Graduating SGA President Reflects on His Two Terms

  Student Government Association president, Cade Tremain, is graduating this semester. He said he would sum up his two terms as SGA president into one word— growth. Tremain said he has evolved into a more mindful and detail-oriented person. 

  “I’ve grown in those main aspects of being much more aware of what’s around me, being more considerate of others but also myself at the same time,” Tremain said. “Whenever I say that, I mean trying my best to put myself in someone else’s shoes but also at the same time understanding that you do need to think for yourself. You should never let someone think for you.”

  Tremain said he first got involved in politics while in high school. He said his peers lacked interest in student government and his school’s district placed more of a focus on sports than it did on leadership. Tremain said those were the driving forces that led him to take on the role of student body president. He said he loved being president so much that he knew he wanted his college career to center around politics in some way.

  “Whenever I took a campus visit I initially was looking into communications and then I started thinking political communications would be cool and then I thought about political science as a whole,” Tremain said. “So, my emphasis with political science is the American government overall so I’ve taken a lot of classes with that and I’ve fallen in love with it honestly.”

  When Tremain joined SGA, he started as a senator, then he became chairman of the public relations committee, next he took on the secretary position and finally served as president for two terms. He said working as former SGA president, Justin Cobb’s secretary is when he began envisioning himself as SGA president.

   “I was on his exec [executive] board as his secretary and when you’re the secretary you’re working very close with the president so there is some overlap there,” Tremain said. “You know a lot of what they do but you don’t know it all by any means. I was thinking that this is something that I might be able to do.”

  Tremain said he mentioned possibly running for SGA president to a few others in student government and they responded with an abundance of support. Tremain said that support pushed him to go through with it. He ran and won the election.

   He said one of the biggest challenges he has faced as president was breaking down the belief that only those who major in political science can be or should be involved with SGA.

  “That would be the biggest uphill battle probably is finding people who are really interested in student government that typically wouldn’t be exposed to it otherwise and making sure that they’re in it for the right reasons too,” Tremain said. “A lot of times people our age will sign up for something just to see it as a resume booster and that’s not what student government is. It really undercuts student government, in my opinion, when people just see it as a way to fill white space on a page.”

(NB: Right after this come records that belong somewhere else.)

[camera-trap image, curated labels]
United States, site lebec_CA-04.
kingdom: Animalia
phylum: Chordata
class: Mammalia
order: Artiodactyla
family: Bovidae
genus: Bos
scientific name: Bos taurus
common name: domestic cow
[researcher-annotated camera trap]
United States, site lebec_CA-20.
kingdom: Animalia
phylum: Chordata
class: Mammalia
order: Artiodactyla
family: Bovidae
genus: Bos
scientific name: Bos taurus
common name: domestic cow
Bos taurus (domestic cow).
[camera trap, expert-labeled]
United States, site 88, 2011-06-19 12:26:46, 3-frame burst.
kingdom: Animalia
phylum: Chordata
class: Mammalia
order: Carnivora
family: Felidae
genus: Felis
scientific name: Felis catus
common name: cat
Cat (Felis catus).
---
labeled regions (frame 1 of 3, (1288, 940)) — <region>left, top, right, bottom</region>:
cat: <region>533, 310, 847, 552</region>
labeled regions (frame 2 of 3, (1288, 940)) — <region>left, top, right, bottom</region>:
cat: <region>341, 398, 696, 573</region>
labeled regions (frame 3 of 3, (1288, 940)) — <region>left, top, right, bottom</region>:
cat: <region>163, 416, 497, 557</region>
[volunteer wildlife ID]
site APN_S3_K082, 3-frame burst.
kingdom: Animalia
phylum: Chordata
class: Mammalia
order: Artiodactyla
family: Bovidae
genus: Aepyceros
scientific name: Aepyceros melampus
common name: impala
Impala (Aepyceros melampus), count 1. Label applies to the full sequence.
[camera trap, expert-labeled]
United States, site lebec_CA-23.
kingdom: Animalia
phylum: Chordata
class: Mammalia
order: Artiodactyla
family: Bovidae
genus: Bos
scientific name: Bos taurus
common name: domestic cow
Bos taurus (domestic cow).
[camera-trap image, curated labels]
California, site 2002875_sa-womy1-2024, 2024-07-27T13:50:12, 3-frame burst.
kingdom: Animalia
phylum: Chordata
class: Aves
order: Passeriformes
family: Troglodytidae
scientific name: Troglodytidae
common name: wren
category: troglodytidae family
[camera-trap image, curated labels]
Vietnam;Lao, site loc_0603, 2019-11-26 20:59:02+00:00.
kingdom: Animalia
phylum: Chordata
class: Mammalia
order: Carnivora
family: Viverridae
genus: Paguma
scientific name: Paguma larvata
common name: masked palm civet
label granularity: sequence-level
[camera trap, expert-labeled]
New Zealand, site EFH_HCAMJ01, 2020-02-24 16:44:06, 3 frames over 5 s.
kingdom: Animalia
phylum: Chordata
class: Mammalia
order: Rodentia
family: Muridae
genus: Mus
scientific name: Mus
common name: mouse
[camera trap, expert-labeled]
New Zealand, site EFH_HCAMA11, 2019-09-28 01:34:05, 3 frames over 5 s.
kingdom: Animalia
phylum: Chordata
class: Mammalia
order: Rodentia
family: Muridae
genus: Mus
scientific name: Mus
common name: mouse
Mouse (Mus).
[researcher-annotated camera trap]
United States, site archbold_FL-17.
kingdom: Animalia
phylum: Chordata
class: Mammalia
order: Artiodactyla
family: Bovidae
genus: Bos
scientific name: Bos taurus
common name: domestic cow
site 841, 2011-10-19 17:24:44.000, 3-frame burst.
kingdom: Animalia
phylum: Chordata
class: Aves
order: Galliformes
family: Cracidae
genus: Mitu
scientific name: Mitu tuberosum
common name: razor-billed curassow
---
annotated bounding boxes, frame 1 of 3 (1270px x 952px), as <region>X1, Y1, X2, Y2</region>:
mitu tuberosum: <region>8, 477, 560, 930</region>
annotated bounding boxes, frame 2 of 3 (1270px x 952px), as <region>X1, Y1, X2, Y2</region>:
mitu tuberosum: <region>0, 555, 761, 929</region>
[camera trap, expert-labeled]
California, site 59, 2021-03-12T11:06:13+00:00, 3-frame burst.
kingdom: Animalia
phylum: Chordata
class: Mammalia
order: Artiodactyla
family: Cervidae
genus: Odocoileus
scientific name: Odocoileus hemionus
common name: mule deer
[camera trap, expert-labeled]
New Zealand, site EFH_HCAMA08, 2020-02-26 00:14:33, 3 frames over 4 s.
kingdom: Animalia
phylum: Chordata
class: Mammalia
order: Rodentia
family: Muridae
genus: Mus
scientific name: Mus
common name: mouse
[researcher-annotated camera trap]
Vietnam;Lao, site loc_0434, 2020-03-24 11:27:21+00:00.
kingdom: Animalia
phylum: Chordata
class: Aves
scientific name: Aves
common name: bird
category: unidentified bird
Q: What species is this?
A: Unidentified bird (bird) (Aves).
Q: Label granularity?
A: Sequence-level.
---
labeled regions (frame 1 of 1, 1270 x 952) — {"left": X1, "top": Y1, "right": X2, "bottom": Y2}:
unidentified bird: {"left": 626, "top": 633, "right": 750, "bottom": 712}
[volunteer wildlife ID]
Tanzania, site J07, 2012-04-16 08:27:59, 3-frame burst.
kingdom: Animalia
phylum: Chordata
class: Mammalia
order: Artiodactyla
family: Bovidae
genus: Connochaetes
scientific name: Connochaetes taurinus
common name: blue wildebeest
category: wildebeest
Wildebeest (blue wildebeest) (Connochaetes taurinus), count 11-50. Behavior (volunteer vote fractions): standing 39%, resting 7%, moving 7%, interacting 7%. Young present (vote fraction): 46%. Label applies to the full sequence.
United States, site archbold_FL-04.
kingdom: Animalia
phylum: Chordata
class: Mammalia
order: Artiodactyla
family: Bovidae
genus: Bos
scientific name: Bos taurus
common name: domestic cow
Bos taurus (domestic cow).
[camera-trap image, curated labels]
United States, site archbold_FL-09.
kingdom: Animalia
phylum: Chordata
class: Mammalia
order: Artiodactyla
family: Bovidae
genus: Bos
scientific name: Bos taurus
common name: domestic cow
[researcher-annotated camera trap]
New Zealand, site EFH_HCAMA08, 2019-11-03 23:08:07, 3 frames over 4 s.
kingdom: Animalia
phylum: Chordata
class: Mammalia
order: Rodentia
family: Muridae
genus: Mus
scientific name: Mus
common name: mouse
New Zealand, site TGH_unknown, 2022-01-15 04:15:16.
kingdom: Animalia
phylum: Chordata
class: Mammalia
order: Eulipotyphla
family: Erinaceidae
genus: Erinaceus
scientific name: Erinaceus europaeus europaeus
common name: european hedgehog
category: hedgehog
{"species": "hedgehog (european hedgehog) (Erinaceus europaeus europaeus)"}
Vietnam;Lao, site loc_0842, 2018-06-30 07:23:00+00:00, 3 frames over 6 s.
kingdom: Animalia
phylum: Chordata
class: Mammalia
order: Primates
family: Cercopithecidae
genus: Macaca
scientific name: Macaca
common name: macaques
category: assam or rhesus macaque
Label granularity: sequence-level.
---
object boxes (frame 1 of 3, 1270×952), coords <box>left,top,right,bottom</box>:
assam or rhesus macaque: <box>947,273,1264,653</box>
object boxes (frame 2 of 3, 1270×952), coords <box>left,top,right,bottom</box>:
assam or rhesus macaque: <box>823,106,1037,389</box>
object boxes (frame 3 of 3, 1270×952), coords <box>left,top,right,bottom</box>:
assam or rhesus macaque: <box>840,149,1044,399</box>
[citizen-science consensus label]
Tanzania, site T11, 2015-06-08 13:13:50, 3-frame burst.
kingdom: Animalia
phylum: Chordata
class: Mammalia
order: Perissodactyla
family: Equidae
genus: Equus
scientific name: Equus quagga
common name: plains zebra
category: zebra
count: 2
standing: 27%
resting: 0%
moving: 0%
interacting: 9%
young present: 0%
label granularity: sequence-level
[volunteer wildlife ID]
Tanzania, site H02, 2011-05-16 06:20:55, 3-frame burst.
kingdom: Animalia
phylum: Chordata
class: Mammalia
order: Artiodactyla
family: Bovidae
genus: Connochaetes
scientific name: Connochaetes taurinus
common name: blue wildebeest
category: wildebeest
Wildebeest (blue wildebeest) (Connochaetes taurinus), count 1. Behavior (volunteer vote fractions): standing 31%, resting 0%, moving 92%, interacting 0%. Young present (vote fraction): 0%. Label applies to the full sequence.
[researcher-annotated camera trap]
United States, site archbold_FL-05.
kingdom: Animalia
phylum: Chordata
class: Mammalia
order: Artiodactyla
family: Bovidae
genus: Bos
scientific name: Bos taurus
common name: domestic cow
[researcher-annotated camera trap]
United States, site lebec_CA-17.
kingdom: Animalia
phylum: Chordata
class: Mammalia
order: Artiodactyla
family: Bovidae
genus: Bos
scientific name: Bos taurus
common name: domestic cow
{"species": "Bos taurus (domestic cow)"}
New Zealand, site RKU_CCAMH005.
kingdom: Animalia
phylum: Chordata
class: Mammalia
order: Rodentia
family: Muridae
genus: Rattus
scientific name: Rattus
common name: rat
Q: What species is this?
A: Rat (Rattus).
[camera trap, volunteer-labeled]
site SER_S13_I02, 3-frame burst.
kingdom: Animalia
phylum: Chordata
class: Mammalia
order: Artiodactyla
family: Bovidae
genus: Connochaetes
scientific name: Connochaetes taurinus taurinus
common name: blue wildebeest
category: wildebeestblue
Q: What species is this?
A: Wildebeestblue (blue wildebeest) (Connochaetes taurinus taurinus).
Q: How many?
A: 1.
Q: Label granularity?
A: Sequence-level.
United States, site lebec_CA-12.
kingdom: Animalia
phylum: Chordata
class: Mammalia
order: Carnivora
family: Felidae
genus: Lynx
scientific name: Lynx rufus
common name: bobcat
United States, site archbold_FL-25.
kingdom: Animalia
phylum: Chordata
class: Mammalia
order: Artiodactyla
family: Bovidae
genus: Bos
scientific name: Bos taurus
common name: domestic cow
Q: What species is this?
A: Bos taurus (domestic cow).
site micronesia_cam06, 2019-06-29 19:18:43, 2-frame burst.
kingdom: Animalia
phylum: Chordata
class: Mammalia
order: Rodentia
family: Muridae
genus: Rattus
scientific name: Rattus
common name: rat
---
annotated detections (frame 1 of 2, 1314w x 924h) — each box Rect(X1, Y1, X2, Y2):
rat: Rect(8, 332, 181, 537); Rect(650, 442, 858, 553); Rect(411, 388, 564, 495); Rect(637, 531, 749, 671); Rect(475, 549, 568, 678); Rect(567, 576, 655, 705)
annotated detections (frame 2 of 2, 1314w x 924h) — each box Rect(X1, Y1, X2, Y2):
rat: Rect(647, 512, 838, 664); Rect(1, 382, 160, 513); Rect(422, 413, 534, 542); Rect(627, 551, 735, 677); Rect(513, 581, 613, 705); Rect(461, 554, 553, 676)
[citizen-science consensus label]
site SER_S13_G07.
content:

  This is why Tremain said his favorite part of his job is watching a meeting about parliamentary procedure flow perfectly.

“That’s the coolest thing because usually whenever you join student government you know nothing of parliamentary procedure,” Tremain said. “People pick it up as they go and that’s kind of nice because I really feel like they are learning something out of student government and they are getting something out of it and they’re using it to their advantage too.”

  While Tremain felt recruiting for SGA was challenging, the advisor for SGA, Shari Bax, said it was something he managed to accomplish.

  “He put a lot of effort into growing the student government association both in members and also in diversity of membership,” Bax said. “He really tried to make sure we were getting a lot of different voices and that he was listening to those different voices.

  Congresswoman for the College of Arts, Humanities, and Social Sciences and cochair for the sustainability committee, Hadley Oden, said, she believes Tremain’s greatest contribution to UCM centered around her committee.

  “He had made this committee, the sustainability committee, which is new this year,” Oden said. “Their goal was then to bring recycling back to UCM just to promote a greener campus.”

  Tremain who described SGA as his child said he is sad to be leaving his post as president but he also feels contented knowing he is leaving it in good hands. Tremain said he hopes that after graduation, he will get his dream job working as an advocate for education.